SELECTED PASSAGE:
★ ★ ★ ★ ★ ★ ★

I'm not quite sure what point you're driving home with your quotes.

The fact the Black Templars few the Emperor as a god is not in question.


----------



## ntaw (Jul 20, 2012)

I don't think that any Word Bearer left alive would give two winks about the Black Templar's love of the Empruh. 

It's been 10,000+ years, and they have a new girlfriend now (Chaos).


----------



## Brother Lucian (Apr 22, 2011)

Hence the comment of one recovered from stasis to contrast them against each other.


----------



## alt-f4 (May 18, 2015)

I don't think that Word Bearers care about the deification of the Emperor, except, maybe, as the remembrance of a good joke. They have realized, during the Great Crusade, that the Emperor was no god at all (as he claimed it himself) and found out true gods to believe in.

What do I mean by "good joke" ? 

Lorgar is the author of the Lectio Divinatus. And just after Erebus came upon the Vengeful Spirit, whispering, amongst others, into Horus' ears that the Emperor wanted to be a God, the Lectio Divinatus started to spread within the human population of the ship. Coincidence ?


----------



## ntaw (Jul 20, 2012)

Brother Lucian said:


> Hence the comment of one recovered from stasis to contrast them against each other.


If he was a loyalist he'd laugh at the irony and be pissed for the chastisement his Chapter received during the Great Crusade, and if he was a traitor he might pull some Alpha Legion stuff and try to start some rebellion from within or just get with the killy and try to rejoin his chapter.

At what point was this WB put into stasis (pre-Heresy is a bit vague since there were traitors well before the Heresy was called the Heresy), and by whom is he being discovered? I doubt many humans would be able to tell apart SM without their armour on let alone discern what Chapter they came from, and if he was wearing armour then that's an obvious giveaway.


----------



## neferhet (Oct 24, 2012)

ntaw said:


> It's been 10,000+ years, and they have a new girlfriend now (Chaos).


Also, chaos swallows. The emprha is just a home-and-church prude. always sitting on his throne. phe.:threaten:


----------

★ ★ ★ ★ ★ ★ ★

REQUIRED WORK: Copy the forum thread from "I don't think that Word" to "to believe in.", swapping "Word Bearers" for "Alpha Legion". The items have no connection to the forum thread.

SUPPLIED RECORDS:
★ ★ ★ ★ ★ ★ ★

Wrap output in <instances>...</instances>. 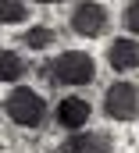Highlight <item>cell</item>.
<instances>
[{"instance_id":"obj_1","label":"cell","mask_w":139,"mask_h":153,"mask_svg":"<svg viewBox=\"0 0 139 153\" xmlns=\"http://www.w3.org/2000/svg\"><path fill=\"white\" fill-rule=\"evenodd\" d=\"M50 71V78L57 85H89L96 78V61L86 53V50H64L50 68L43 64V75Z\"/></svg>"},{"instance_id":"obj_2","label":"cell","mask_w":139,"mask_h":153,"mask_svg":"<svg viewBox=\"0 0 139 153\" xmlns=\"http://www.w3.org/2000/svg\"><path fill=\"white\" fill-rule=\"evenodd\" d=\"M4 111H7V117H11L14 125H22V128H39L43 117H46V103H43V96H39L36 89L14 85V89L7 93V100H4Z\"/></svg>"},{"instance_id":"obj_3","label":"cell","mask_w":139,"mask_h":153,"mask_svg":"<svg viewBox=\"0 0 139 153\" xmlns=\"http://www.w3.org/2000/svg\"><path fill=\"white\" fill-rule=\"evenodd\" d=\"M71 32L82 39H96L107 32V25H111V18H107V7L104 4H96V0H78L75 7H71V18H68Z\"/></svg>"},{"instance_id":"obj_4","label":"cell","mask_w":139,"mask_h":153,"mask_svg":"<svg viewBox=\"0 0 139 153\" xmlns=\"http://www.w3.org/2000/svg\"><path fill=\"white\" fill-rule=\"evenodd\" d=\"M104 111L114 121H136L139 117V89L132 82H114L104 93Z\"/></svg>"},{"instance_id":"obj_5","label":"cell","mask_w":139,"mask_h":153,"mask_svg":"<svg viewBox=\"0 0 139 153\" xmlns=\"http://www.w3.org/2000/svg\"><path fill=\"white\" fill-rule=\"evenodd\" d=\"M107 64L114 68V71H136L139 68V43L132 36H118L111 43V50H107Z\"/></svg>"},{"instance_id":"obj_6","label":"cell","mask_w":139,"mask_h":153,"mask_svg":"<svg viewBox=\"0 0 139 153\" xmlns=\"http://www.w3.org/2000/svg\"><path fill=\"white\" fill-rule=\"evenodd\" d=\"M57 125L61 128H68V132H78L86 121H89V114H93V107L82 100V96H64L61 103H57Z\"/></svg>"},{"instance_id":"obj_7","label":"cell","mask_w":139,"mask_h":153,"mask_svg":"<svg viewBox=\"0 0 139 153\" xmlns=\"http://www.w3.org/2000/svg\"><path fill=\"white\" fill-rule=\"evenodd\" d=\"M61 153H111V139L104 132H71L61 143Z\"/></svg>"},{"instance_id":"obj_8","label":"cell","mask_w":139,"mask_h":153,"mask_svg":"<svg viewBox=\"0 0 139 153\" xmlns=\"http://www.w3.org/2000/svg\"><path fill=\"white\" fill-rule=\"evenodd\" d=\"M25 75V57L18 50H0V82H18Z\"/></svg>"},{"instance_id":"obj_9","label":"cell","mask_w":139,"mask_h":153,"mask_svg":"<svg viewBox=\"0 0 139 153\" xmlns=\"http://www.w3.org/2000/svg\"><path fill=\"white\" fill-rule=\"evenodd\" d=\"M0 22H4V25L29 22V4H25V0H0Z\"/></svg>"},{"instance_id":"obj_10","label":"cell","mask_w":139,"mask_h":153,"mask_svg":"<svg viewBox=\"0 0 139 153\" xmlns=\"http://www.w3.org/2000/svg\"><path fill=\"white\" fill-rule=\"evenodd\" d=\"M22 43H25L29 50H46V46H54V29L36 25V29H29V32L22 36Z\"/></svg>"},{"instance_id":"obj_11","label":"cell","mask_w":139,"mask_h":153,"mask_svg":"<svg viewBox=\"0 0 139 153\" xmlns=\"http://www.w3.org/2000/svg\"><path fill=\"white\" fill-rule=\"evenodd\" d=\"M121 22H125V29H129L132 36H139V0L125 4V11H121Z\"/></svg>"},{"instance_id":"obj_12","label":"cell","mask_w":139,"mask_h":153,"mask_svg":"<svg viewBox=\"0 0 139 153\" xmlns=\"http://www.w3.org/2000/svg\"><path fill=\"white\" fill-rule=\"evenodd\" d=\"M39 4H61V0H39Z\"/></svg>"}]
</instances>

★ ★ ★ ★ ★ ★ ★

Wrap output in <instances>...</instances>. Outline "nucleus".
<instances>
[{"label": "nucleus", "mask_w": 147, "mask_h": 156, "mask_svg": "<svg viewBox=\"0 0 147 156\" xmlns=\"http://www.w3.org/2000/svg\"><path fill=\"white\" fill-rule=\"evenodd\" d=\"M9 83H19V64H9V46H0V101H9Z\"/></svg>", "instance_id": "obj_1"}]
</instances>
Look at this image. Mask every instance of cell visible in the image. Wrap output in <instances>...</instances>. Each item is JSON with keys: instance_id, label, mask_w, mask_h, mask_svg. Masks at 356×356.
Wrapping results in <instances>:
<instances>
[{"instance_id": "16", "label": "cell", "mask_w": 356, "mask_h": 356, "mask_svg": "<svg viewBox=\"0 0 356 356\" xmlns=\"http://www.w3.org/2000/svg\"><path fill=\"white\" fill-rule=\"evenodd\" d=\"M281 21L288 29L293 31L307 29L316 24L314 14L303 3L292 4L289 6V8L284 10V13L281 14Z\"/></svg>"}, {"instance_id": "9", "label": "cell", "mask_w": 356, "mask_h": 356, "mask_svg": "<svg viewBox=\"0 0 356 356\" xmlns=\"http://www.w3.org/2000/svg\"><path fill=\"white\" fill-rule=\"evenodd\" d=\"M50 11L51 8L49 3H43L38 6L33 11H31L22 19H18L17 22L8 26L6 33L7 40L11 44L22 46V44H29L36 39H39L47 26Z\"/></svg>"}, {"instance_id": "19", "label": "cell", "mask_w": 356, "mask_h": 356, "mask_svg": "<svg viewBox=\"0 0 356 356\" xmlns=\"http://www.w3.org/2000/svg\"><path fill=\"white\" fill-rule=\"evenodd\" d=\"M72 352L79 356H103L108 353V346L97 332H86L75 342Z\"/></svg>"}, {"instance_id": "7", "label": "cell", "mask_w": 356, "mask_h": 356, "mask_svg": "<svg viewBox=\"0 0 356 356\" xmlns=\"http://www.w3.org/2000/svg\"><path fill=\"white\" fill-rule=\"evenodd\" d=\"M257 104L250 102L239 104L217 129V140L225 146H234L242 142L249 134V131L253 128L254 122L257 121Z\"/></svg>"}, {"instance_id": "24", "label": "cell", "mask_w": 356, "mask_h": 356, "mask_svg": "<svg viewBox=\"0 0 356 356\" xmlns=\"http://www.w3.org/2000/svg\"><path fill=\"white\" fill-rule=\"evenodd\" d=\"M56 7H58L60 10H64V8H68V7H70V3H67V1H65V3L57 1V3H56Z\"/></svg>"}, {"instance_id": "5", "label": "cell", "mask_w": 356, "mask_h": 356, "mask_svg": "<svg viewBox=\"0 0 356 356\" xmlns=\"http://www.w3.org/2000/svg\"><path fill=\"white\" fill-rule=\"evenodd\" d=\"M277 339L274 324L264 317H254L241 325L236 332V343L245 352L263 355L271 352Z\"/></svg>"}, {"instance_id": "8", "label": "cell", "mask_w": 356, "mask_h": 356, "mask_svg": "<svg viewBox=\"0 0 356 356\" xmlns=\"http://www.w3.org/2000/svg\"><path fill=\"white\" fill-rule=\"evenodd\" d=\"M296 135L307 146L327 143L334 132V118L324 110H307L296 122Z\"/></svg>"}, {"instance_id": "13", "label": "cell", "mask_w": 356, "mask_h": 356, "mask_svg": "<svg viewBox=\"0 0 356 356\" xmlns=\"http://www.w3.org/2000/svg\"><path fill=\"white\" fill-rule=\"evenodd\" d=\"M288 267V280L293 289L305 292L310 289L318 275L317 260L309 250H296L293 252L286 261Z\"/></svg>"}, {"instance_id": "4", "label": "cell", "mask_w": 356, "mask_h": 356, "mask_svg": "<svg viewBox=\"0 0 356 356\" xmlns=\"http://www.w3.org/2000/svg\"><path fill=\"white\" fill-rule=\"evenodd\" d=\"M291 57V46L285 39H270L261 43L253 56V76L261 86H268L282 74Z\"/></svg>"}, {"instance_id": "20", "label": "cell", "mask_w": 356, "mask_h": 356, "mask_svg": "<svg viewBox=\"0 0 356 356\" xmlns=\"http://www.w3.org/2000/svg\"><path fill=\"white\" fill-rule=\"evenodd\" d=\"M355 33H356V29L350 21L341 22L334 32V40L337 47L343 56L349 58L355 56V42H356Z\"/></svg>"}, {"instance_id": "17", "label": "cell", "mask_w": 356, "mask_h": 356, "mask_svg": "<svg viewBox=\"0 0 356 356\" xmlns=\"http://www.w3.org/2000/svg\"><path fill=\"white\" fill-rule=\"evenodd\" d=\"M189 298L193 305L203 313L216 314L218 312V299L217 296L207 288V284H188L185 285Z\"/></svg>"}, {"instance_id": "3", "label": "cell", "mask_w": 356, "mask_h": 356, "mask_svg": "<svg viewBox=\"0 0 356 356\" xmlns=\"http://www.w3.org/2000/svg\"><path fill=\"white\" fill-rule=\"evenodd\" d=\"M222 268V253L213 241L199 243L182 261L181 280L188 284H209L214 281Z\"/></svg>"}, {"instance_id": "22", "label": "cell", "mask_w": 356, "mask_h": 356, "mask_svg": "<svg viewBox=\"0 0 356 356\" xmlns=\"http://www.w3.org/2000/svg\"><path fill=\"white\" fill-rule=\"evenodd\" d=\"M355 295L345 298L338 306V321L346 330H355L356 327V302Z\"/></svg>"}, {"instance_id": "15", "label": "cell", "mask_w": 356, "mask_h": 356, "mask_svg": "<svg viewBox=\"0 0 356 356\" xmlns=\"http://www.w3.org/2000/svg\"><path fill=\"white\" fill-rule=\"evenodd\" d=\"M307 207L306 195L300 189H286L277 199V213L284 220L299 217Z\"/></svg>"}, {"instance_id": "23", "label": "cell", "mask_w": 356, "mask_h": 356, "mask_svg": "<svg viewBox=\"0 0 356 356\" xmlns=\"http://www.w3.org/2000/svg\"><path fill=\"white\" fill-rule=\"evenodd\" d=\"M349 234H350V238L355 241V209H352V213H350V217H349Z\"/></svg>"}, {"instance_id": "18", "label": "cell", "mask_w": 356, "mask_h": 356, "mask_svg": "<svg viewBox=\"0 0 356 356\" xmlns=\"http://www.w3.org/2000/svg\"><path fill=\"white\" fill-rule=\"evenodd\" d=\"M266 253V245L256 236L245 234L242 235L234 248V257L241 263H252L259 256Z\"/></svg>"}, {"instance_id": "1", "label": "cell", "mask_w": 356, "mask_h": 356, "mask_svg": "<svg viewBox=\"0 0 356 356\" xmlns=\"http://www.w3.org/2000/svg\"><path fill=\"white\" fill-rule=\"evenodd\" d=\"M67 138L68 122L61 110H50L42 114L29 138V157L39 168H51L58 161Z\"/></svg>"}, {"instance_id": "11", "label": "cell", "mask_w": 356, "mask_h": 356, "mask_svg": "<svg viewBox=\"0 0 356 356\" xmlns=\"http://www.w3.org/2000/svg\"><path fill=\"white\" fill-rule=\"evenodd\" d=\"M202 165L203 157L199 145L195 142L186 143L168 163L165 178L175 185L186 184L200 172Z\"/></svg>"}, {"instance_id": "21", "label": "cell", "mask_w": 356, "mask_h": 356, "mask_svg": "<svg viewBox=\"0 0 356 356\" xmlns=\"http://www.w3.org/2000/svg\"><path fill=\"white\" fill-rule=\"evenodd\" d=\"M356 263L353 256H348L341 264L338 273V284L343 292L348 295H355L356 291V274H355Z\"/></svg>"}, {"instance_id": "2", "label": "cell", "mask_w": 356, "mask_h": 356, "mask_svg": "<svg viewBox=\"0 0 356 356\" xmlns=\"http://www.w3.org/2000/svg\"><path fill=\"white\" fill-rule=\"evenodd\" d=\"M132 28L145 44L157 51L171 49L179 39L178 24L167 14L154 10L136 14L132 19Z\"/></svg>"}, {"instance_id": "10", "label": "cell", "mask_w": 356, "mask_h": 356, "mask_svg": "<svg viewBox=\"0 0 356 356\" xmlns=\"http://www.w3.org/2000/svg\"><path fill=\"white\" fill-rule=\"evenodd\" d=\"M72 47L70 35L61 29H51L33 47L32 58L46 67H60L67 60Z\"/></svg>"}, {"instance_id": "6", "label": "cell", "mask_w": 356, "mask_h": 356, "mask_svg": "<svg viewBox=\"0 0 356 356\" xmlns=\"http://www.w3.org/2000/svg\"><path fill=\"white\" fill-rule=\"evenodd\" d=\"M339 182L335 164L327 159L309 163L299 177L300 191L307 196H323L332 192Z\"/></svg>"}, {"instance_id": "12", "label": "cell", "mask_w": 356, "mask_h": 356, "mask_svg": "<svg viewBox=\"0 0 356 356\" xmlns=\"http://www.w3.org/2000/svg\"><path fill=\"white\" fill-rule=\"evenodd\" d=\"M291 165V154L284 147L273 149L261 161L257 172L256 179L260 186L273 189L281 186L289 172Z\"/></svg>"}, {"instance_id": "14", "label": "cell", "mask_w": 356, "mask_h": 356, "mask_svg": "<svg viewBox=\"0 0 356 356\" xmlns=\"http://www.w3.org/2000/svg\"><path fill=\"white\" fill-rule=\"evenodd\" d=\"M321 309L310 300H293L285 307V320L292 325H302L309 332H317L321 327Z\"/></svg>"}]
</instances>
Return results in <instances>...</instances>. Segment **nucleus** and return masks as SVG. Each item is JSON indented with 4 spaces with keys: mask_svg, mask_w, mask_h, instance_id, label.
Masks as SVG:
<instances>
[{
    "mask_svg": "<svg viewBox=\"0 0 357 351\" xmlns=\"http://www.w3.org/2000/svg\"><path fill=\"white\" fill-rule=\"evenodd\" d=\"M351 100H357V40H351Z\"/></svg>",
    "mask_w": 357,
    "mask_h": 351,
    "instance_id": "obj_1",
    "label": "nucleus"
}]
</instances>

★ ★ ★ ★ ★ ★ ★

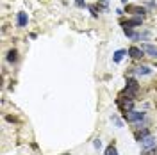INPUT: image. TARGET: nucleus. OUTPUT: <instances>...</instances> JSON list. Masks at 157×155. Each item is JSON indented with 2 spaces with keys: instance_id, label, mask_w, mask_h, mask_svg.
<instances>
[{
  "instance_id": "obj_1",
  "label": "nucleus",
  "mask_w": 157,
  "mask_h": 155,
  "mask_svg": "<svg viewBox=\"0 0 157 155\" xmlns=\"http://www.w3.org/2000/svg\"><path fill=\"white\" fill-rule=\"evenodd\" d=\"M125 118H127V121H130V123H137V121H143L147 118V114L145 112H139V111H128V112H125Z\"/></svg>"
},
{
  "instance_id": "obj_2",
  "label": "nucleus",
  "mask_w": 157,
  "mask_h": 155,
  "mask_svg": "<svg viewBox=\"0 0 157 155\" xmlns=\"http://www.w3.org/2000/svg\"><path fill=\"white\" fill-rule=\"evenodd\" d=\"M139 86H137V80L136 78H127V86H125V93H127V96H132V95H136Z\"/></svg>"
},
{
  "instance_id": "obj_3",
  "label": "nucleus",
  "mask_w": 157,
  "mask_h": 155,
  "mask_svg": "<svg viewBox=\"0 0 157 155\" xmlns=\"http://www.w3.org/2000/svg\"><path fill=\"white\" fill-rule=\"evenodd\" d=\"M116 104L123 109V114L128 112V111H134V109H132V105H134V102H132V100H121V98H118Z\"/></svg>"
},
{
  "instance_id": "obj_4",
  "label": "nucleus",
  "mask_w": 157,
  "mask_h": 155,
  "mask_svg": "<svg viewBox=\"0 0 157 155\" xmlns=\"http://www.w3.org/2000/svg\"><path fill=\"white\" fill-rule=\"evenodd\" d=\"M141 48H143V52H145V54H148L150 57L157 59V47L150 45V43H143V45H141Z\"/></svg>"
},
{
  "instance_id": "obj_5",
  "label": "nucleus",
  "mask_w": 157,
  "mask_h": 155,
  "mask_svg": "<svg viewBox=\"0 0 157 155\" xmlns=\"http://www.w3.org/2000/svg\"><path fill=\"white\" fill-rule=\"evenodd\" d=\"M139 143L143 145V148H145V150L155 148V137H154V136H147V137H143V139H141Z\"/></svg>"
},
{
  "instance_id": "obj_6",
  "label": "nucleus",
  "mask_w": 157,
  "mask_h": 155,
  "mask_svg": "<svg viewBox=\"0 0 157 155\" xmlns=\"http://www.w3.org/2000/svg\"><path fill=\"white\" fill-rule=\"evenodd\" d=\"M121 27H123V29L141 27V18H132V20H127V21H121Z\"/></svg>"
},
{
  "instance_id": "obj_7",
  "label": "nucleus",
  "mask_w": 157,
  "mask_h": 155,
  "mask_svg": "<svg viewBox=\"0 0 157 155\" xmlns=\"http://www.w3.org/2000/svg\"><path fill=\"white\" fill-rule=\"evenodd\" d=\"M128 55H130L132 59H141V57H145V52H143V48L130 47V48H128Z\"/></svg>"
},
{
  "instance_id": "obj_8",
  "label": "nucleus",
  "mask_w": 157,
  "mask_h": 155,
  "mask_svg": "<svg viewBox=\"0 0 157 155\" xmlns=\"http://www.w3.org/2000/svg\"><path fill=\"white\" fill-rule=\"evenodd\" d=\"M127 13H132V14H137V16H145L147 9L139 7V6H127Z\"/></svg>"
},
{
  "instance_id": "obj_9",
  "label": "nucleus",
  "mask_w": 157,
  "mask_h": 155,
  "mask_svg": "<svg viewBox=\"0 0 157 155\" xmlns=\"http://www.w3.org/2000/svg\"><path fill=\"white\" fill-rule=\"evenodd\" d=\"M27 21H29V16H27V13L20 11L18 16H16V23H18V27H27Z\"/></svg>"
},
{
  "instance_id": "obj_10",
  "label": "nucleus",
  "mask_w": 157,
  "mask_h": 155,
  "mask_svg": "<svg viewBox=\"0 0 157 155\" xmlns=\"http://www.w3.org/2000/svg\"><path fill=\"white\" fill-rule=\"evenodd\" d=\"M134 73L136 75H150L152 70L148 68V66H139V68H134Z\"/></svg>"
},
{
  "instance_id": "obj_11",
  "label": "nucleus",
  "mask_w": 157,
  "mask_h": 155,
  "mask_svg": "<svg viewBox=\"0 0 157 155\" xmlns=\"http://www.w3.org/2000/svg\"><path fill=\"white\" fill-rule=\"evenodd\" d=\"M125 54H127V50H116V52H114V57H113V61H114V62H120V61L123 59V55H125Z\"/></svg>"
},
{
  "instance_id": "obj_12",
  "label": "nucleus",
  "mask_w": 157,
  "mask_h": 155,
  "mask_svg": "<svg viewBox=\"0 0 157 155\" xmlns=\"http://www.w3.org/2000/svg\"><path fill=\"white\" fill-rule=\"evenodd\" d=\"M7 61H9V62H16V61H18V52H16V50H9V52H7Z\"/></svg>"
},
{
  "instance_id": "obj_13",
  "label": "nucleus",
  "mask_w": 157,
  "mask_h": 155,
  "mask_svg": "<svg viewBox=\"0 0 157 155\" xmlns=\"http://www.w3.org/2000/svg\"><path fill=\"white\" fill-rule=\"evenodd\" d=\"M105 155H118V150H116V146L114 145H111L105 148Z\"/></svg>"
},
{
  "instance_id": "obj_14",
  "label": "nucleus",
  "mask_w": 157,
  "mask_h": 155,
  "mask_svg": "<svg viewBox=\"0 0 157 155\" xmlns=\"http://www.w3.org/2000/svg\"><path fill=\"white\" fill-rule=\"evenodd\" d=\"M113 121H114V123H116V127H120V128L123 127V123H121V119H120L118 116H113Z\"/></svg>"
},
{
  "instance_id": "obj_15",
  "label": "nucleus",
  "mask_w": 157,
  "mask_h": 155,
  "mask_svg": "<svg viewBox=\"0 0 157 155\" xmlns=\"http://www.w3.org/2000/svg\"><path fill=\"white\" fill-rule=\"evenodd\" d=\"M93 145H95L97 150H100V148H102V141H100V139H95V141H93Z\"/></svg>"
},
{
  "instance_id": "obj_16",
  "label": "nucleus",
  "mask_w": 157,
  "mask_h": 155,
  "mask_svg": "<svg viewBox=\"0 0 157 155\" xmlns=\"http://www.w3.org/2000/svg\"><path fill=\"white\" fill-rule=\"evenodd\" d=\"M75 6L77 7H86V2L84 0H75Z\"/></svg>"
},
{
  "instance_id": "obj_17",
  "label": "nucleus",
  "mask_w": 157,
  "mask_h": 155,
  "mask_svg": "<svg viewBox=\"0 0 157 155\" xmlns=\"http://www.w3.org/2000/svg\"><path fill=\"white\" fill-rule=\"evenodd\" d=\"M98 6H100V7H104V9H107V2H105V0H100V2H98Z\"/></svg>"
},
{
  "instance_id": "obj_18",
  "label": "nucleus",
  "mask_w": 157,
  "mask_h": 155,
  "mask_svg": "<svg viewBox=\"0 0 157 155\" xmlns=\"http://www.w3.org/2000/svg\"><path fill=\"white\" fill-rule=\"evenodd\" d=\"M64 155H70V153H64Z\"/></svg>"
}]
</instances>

★ ★ ★ ★ ★ ★ ★

COMPLETE ANSWER:
I don't think that Alpha Legion care about the deification of the Emperor, except, maybe, as the remembrance of a good joke. They have realized, during the Great Crusade, that the Emperor was no god at all (as he claimed it himself) and found out true gods to believe in.